▶ **Exercise aim**:
Please rewrite only the material from the line with "From the vantage" through the end, swapping "camera" for "lens" and leaving everything else as it is.

▶ **Data provided**:
□ □ □ □ □ □ □
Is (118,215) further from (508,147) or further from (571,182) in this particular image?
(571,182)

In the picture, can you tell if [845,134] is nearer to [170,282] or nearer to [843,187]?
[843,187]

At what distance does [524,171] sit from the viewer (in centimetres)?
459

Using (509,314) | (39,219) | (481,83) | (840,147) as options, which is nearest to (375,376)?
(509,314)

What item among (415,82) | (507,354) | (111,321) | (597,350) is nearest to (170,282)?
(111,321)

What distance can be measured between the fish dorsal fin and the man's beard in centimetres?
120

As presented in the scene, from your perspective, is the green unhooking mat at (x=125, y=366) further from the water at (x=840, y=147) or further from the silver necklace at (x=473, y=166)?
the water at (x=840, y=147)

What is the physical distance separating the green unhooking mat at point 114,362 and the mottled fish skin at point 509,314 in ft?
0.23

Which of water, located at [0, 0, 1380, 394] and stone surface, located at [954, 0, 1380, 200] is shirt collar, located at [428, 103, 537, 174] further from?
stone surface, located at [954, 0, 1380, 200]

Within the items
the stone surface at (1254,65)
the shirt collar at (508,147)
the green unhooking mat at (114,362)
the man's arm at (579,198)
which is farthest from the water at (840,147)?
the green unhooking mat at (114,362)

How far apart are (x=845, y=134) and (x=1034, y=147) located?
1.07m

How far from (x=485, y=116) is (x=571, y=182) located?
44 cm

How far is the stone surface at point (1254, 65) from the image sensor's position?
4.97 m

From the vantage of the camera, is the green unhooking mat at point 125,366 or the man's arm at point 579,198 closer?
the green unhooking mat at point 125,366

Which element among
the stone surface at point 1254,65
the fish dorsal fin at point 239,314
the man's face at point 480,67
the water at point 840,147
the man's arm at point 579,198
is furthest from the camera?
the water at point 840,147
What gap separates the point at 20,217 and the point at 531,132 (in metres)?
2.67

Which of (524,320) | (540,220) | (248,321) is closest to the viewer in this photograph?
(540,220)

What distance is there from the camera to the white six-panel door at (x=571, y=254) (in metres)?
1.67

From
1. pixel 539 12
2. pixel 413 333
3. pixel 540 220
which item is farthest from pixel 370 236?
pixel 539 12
□ □ □ □ □ □ □
▶ **Exercise result**:
From the vantage of the lens, is the green unhooking mat at point 125,366 or the man's arm at point 579,198 closer?
the green unhooking mat at point 125,366

Which element among
the stone surface at point 1254,65
the fish dorsal fin at point 239,314
the man's face at point 480,67
the water at point 840,147
the man's arm at point 579,198
is furthest from the lens?
the water at point 840,147
What gap separates the point at 20,217 and the point at 531,132 (in metres)?
2.67

Which of (524,320) | (540,220) | (248,321) is closest to the viewer in this photograph?
(540,220)

What distance is there from the lens to the white six-panel door at (x=571, y=254) (in metres)?
1.67

From
1. pixel 539 12
2. pixel 413 333
3. pixel 540 220
which item is farthest from pixel 370 236?
pixel 539 12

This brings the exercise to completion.